Corbett is under siege, tourists have been asked to leave, all exit points have been sealed, and intensive combing operations and patrolling continues. At the time of writing the poachers, suspected to be five in number, are still believed to be in the Paterpani range of the Park, and each passing day increases the risk of their causing more carnage and slipping away. On Saturday (February 10), the carcass of one more tusker was discovered, and the tusks had been taken away.

This amounts to five tuskers killed and combing operations could reveal more carcasses that have not so far been discovered. The poachers are clearly hardened desperadoes, skilled in their nefarious craft, and no doubt they know the terrain well, or perhaps they have help from somebody who does. Speculation is rife on who the poachers could be, but it remains just that: speculation.

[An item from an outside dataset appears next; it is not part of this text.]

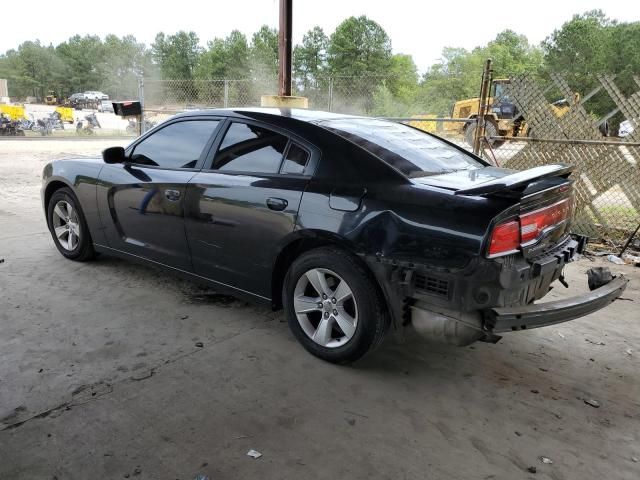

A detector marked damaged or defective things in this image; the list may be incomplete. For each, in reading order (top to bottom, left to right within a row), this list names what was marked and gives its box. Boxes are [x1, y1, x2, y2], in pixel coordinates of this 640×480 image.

wrecked car [38, 109, 624, 362]
detached bumper cover [484, 274, 624, 334]
damaged rear bumper [484, 274, 624, 334]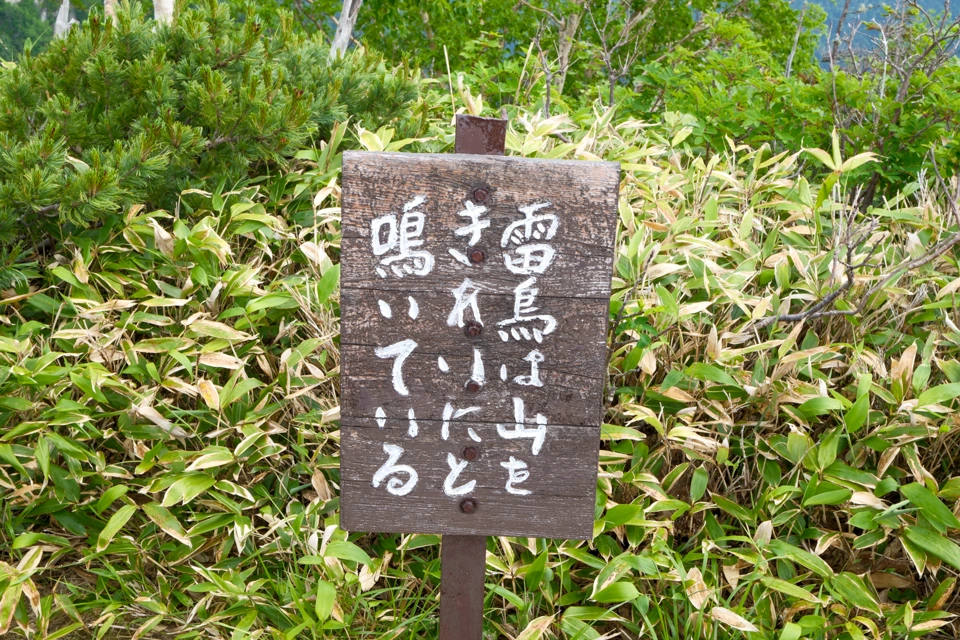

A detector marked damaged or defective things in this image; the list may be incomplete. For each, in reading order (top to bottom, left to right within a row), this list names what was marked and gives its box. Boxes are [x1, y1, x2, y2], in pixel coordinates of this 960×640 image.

The scale of poaching in the Reserve is unprecedented. The first eight days of February alone have seen three deaths. The first tusker was gunned down on or around February 5, with a muzzle-loading gun using a steel rod as a projectile. The poachers, working through the night, succeeded in removing the tusks.

A second tusker was killed– it was found with two wounds– on February 8 near Paterpani in the core area, about 5 km from the Reserve’s southern boundary. With nearly 250 wildlife guards aided by police combing the forest, the carcass was quickly detected, preventing the poachers from removing the tusks. The terrain is heavily forested, hilly, and criss-crossed by rivulets and dry riverbeds, making combing operations a tough task.

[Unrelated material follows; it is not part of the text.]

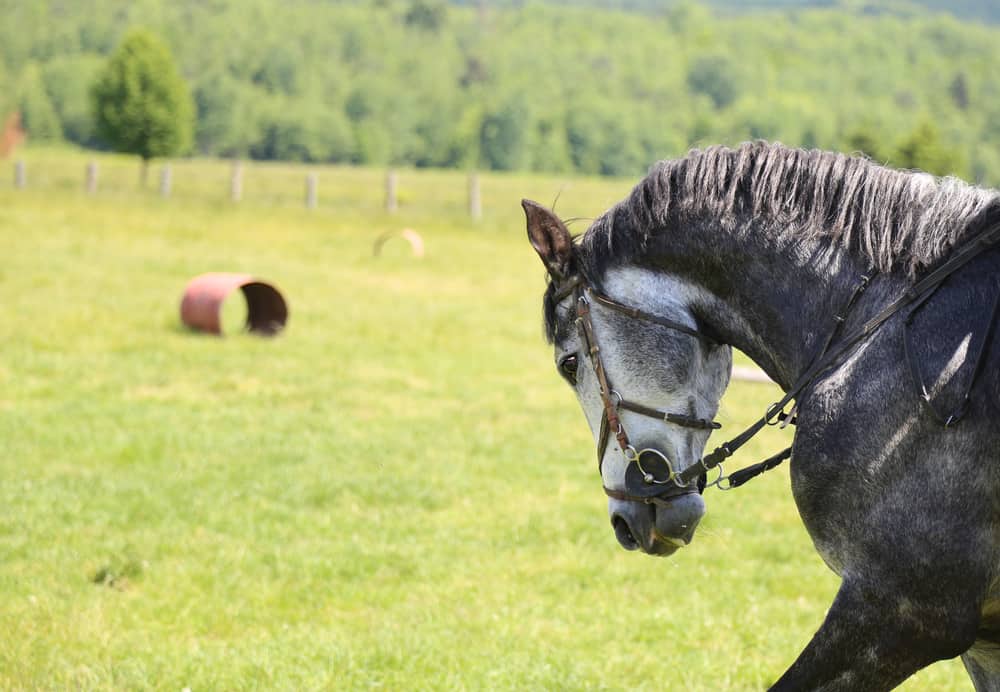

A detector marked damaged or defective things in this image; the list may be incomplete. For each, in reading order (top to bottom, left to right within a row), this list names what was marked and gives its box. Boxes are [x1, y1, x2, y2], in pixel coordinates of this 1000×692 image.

rusty metal barrel [180, 274, 288, 336]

Earlier, two male elephants had been killed in quick succession in the last week of December 2000– one each in the Jhirna range and near Bijrani. One was also killed as early as in October 2000 near Gairal, in the northern part of the Reserve, which makes it the sixth in recent months.

Postmortems of the latest victims have proved that the earlier theory as to the method of killing was wrong. The two December killings were earlier ascribed to the elephants having eaten balls of dough filled with small nails and shards of metal. It is now clear that all the animals were killed by a steel rod approximately 7 cm long, shaped like a steel file fixed in a wooden base, and fired from a muzzle loading gun. This steel rod has been discovered in the latest postmortems.

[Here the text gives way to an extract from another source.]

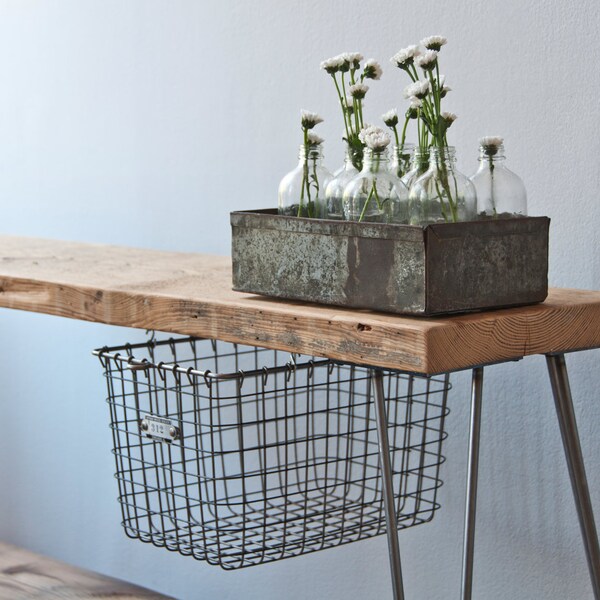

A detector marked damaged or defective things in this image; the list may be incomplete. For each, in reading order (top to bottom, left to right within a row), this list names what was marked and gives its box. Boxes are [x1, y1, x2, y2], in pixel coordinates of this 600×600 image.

rusty metal box [230, 209, 548, 316]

A poison was almost certainly placed in the grooves cut into the metal rod, but what the poison could be, is not known. According to one theory, it could be M-99 (immobiline), but this is unlikely, because it requires at least 10 cc of M-99 to kill an adult elephant. The metal rod had penetrated the muscle tissues. The elephant fled on being hit, and death took place probably no more than two to three hours later. The poachers followed and hacked away at the face after cutting away the trunk, to extract the every inch of the tusks from their base.

In March 1993 a tusker was killed in Rajaji National Park (Beriwala Range) using a somewhat similar technique. The steel rod was suspected to contain a poison called Abrin, derived from the berries of a plant named Abrus precatorius. However, Abrin is a slow-acting poison that takes five to seven days to kill the targeted animal. The earlier suspicion that a method of killing commonly used in South India had reached North India is probably not correct. It has been used in North India earlier.